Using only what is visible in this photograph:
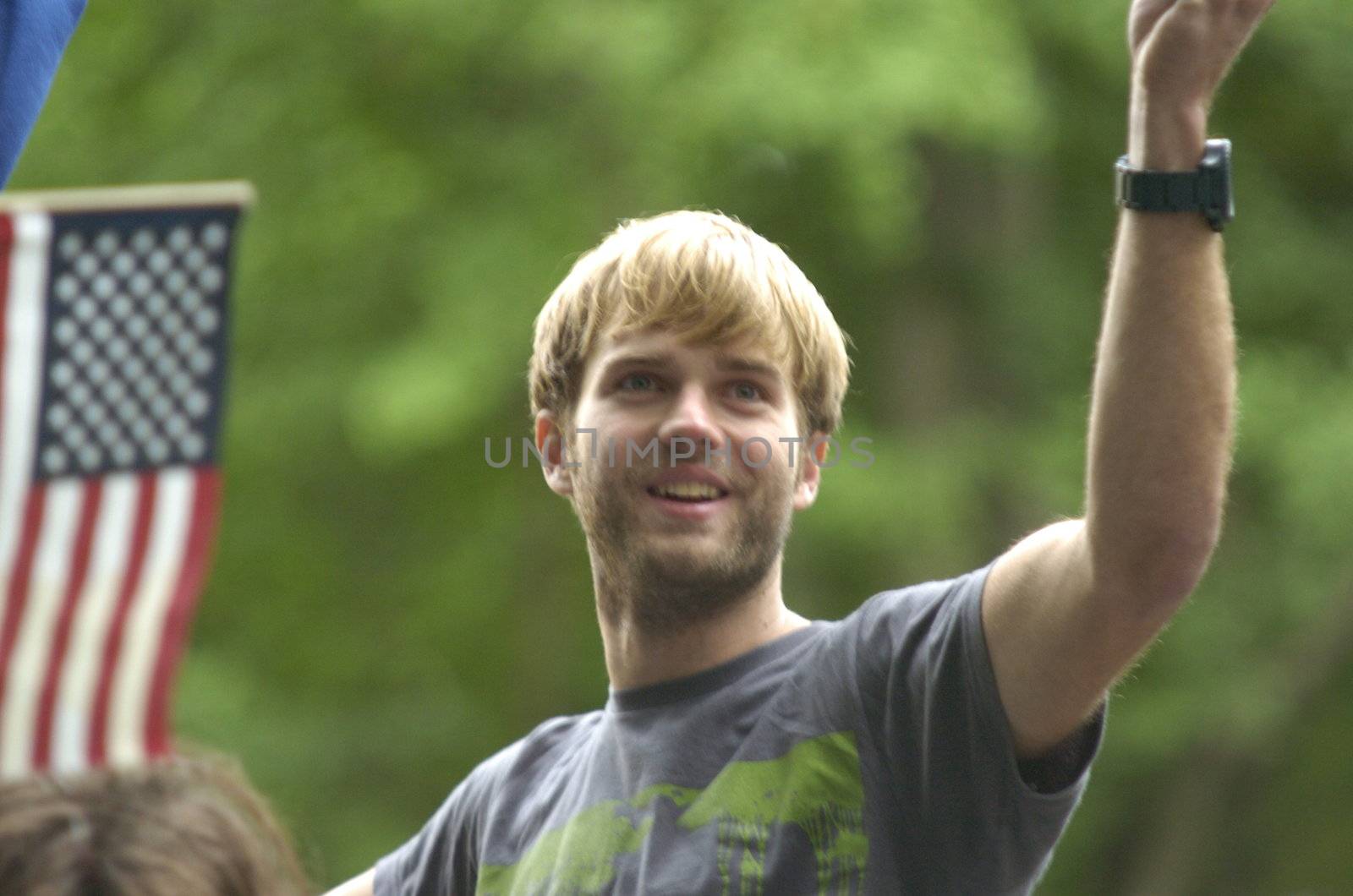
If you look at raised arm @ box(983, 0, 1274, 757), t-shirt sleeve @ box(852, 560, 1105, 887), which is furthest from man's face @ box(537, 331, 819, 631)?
raised arm @ box(983, 0, 1274, 757)

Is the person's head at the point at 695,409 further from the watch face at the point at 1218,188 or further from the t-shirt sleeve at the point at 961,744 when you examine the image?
the watch face at the point at 1218,188

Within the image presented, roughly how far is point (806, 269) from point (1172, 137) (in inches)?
298

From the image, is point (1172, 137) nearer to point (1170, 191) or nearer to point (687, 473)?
point (1170, 191)

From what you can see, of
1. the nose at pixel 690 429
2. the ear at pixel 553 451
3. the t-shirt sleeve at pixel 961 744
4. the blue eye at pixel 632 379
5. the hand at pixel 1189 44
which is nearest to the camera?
the hand at pixel 1189 44

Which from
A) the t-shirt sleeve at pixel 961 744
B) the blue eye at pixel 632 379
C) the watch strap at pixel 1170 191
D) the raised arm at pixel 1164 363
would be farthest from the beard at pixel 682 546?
the watch strap at pixel 1170 191

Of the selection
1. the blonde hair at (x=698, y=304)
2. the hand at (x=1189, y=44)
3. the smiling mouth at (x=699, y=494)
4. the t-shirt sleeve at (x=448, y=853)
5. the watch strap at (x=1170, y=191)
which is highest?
the hand at (x=1189, y=44)

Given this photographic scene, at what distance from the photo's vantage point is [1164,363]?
1.94 metres

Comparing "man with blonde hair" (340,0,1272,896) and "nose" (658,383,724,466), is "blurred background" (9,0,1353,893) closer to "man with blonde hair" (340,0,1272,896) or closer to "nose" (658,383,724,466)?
"man with blonde hair" (340,0,1272,896)

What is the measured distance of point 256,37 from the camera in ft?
30.1

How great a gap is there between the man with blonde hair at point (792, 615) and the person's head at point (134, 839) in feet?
2.47

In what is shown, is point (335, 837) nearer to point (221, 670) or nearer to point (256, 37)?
point (221, 670)

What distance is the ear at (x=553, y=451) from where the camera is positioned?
2.80m

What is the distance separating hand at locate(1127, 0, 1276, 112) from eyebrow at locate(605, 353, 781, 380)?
0.77 meters

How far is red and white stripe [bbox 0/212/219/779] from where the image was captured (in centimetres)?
369
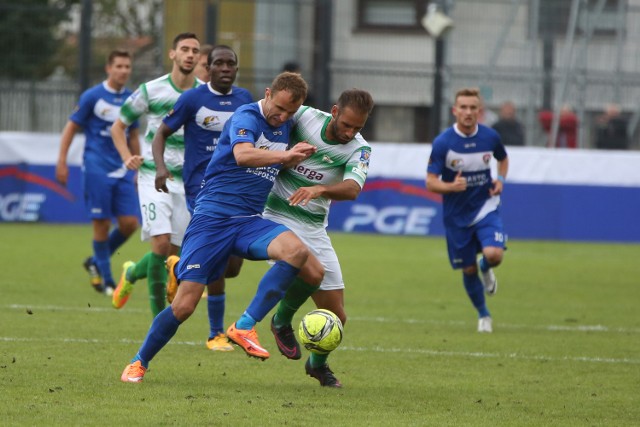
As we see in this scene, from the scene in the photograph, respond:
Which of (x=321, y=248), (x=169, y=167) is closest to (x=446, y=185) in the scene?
(x=169, y=167)

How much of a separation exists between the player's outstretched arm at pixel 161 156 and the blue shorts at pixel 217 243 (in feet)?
4.06

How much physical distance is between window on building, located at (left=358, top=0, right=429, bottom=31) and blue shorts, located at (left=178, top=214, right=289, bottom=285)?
58.1 feet

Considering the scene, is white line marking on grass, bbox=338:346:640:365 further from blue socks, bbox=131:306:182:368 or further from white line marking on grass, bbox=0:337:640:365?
blue socks, bbox=131:306:182:368

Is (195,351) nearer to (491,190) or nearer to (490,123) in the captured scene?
(491,190)

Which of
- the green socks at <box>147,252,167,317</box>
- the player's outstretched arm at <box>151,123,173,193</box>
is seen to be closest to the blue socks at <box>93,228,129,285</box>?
the green socks at <box>147,252,167,317</box>

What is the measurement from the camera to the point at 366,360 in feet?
30.1

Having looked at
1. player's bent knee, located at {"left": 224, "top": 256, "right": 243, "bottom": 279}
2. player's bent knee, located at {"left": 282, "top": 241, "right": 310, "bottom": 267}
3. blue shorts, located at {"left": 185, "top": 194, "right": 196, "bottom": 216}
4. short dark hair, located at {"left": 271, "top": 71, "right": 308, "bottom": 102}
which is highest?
short dark hair, located at {"left": 271, "top": 71, "right": 308, "bottom": 102}

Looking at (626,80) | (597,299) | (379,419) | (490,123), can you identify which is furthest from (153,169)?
(626,80)

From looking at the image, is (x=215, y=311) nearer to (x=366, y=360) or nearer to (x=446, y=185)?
(x=366, y=360)

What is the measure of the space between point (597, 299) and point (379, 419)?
760 cm

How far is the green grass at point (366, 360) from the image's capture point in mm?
6992

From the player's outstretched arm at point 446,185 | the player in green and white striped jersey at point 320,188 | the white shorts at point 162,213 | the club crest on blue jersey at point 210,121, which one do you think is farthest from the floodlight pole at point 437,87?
the player in green and white striped jersey at point 320,188

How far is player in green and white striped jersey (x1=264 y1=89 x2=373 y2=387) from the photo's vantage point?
7.71 meters

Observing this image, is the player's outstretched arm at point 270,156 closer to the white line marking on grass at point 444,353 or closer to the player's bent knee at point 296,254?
the player's bent knee at point 296,254
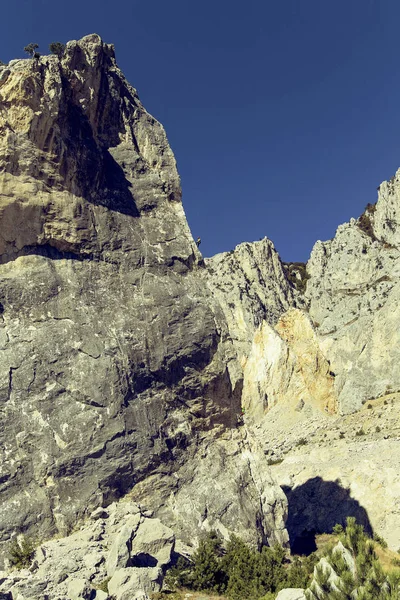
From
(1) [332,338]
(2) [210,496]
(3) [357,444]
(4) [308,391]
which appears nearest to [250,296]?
(1) [332,338]

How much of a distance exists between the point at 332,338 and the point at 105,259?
53.7 metres

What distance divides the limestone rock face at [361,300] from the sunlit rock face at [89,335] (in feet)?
135

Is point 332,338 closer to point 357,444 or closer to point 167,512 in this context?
point 357,444

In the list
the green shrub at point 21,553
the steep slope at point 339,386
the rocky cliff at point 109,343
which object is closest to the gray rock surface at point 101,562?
the green shrub at point 21,553

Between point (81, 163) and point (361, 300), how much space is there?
5892cm

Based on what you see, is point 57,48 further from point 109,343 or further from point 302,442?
point 302,442

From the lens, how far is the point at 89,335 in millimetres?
28297

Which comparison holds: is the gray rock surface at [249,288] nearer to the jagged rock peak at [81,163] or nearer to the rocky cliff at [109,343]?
the rocky cliff at [109,343]

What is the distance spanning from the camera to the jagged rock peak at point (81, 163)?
93.0 feet

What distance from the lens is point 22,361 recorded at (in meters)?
26.8

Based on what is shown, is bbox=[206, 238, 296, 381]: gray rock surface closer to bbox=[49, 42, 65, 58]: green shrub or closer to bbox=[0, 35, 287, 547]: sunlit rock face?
bbox=[0, 35, 287, 547]: sunlit rock face

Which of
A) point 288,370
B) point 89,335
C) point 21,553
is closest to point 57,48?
point 89,335

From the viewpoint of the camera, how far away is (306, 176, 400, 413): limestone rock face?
68125 millimetres

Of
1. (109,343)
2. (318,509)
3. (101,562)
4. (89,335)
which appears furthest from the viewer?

........

● Challenge
Print all of the rows above verbatim, omitting the pictures.

● Solution to the problem
Using only what is visible in this photograph:
If you look at raised arm @ box(983, 0, 1274, 757), t-shirt sleeve @ box(852, 560, 1105, 887), which is furthest from man's face @ box(537, 331, 819, 631)?
raised arm @ box(983, 0, 1274, 757)

Is the person's head at the point at 695,409 further from the watch face at the point at 1218,188 or further from the t-shirt sleeve at the point at 961,744 when you examine the image?
the watch face at the point at 1218,188

Within the image presented, roughly how far is point (806, 269) from point (1172, 137) (in inches)?
298

From the image, is point (1172, 137) nearer to point (1170, 191) or nearer to point (687, 473)?
point (1170, 191)

From what you can see, of
1. the nose at pixel 690 429
2. the ear at pixel 553 451
3. the t-shirt sleeve at pixel 961 744
4. the blue eye at pixel 632 379
5. the hand at pixel 1189 44
which is nearest to the camera?
the hand at pixel 1189 44

Which from
A) the t-shirt sleeve at pixel 961 744
B) the blue eye at pixel 632 379
C) the watch strap at pixel 1170 191
D) the raised arm at pixel 1164 363
would be farthest from the beard at pixel 682 546?
the watch strap at pixel 1170 191

Of the selection
1. the blonde hair at (x=698, y=304)
2. the hand at (x=1189, y=44)
3. the smiling mouth at (x=699, y=494)
4. the t-shirt sleeve at (x=448, y=853)
5. the watch strap at (x=1170, y=191)
which is highest?
the hand at (x=1189, y=44)

Given this photographic scene, at what distance from the photo's vantage point is [1164,363]?
1.94 metres

Comparing "man with blonde hair" (340,0,1272,896) and "nose" (658,383,724,466), is "blurred background" (9,0,1353,893) closer to "man with blonde hair" (340,0,1272,896) or closer to "nose" (658,383,724,466)?
"man with blonde hair" (340,0,1272,896)

What is the measured distance of point 256,37 from the camera in ft?
30.1

How great a gap is there between the man with blonde hair at point (792, 615) and the person's head at point (134, 839) in feet?
2.47

In what is shown, is point (335, 837) nearer to point (221, 670) or nearer to point (256, 37)?
point (221, 670)

What distance is the ear at (x=553, y=451) from where the camera is positioned?
2.80m

What is the distance separating hand at locate(1127, 0, 1276, 112) from eyebrow at locate(605, 353, 781, 380)?
0.77 meters

How far is red and white stripe [bbox 0/212/219/779] from where the image was captured (in centimetres)?
369
As we see in this scene, from the scene in the photograph, respond:
Which of (x=321, y=248), (x=169, y=167) is closest to (x=446, y=185) in the scene?
(x=169, y=167)

How much of a separation exists between the player's outstretched arm at pixel 161 156 and the blue shorts at pixel 217 243 (in feet)?
4.06

How much physical distance is between window on building, located at (left=358, top=0, right=429, bottom=31) and blue shorts, located at (left=178, top=214, right=289, bottom=285)?
58.1 feet

Considering the scene, is white line marking on grass, bbox=338:346:640:365 further from blue socks, bbox=131:306:182:368 or further from white line marking on grass, bbox=0:337:640:365?
blue socks, bbox=131:306:182:368

Is (195,351) nearer to (491,190) or nearer to (490,123) in the captured scene?
(491,190)

Which of
- the green socks at <box>147,252,167,317</box>
- the player's outstretched arm at <box>151,123,173,193</box>
is seen to be closest to the blue socks at <box>93,228,129,285</box>?
the green socks at <box>147,252,167,317</box>

What is the measurement from the camera to the point at 366,360 in feet?
30.1

Having looked at
1. player's bent knee, located at {"left": 224, "top": 256, "right": 243, "bottom": 279}
2. player's bent knee, located at {"left": 282, "top": 241, "right": 310, "bottom": 267}
3. blue shorts, located at {"left": 185, "top": 194, "right": 196, "bottom": 216}
4. short dark hair, located at {"left": 271, "top": 71, "right": 308, "bottom": 102}
which is highest?
short dark hair, located at {"left": 271, "top": 71, "right": 308, "bottom": 102}

Looking at (626,80) | (597,299) | (379,419) | (490,123), can you identify which is furthest from (153,169)?
(626,80)

From looking at the image, is (x=215, y=311) nearer to (x=366, y=360) or nearer to (x=446, y=185)?
(x=366, y=360)

What is the measure of the space between point (597, 299) and point (379, 419)?
760 cm

How far is the green grass at point (366, 360) from the image's capture point in mm?
6992

From the player's outstretched arm at point 446,185 | the player in green and white striped jersey at point 320,188 | the white shorts at point 162,213 | the club crest on blue jersey at point 210,121, which one do you think is farthest from the floodlight pole at point 437,87?
the player in green and white striped jersey at point 320,188

How far is player in green and white striped jersey (x1=264 y1=89 x2=373 y2=387) from the photo's vantage point?
7.71 meters

Observing this image, is the player's outstretched arm at point 270,156 closer to the white line marking on grass at point 444,353 or closer to the player's bent knee at point 296,254?
the player's bent knee at point 296,254
From
(1) [332,338]
(2) [210,496]
(3) [357,444]
(4) [308,391]
which appears nearest to [250,296]?
(1) [332,338]

How much of a distance exists between the point at 332,338 and the point at 105,259?
53.7 metres

What distance divides the limestone rock face at [361,300] from the sunlit rock face at [89,335] (in feet)?
135

Is point 332,338 closer to point 357,444 or closer to point 167,512 in this context?
point 357,444

In the list
the green shrub at point 21,553
the steep slope at point 339,386
the rocky cliff at point 109,343
which object is closest to the gray rock surface at point 101,562?
the green shrub at point 21,553

Between point (81, 163) and point (361, 300), how much space is there?
5892cm

Based on what you see, is point 57,48 further from point 109,343 or further from point 302,442?
point 302,442

From the lens, how far is the point at 89,335 in millimetres?
28297

Which comparison holds: is the gray rock surface at [249,288] nearer to the jagged rock peak at [81,163] or nearer to the rocky cliff at [109,343]?
the rocky cliff at [109,343]

What is the distance spanning from the camera to the jagged rock peak at point (81, 163)?
93.0 feet

What distance from the lens is point 22,361 recorded at (in meters)?
26.8

Based on what is shown, is bbox=[206, 238, 296, 381]: gray rock surface closer to bbox=[49, 42, 65, 58]: green shrub or closer to bbox=[0, 35, 287, 547]: sunlit rock face?
bbox=[0, 35, 287, 547]: sunlit rock face

Which of
A) point 288,370
B) point 89,335
C) point 21,553
is closest to point 57,48?
point 89,335

From the viewpoint of the camera, how far away is (306, 176, 400, 413): limestone rock face?
68125 millimetres

Of
1. (109,343)
2. (318,509)
3. (101,562)
4. (89,335)
which appears furthest from the viewer?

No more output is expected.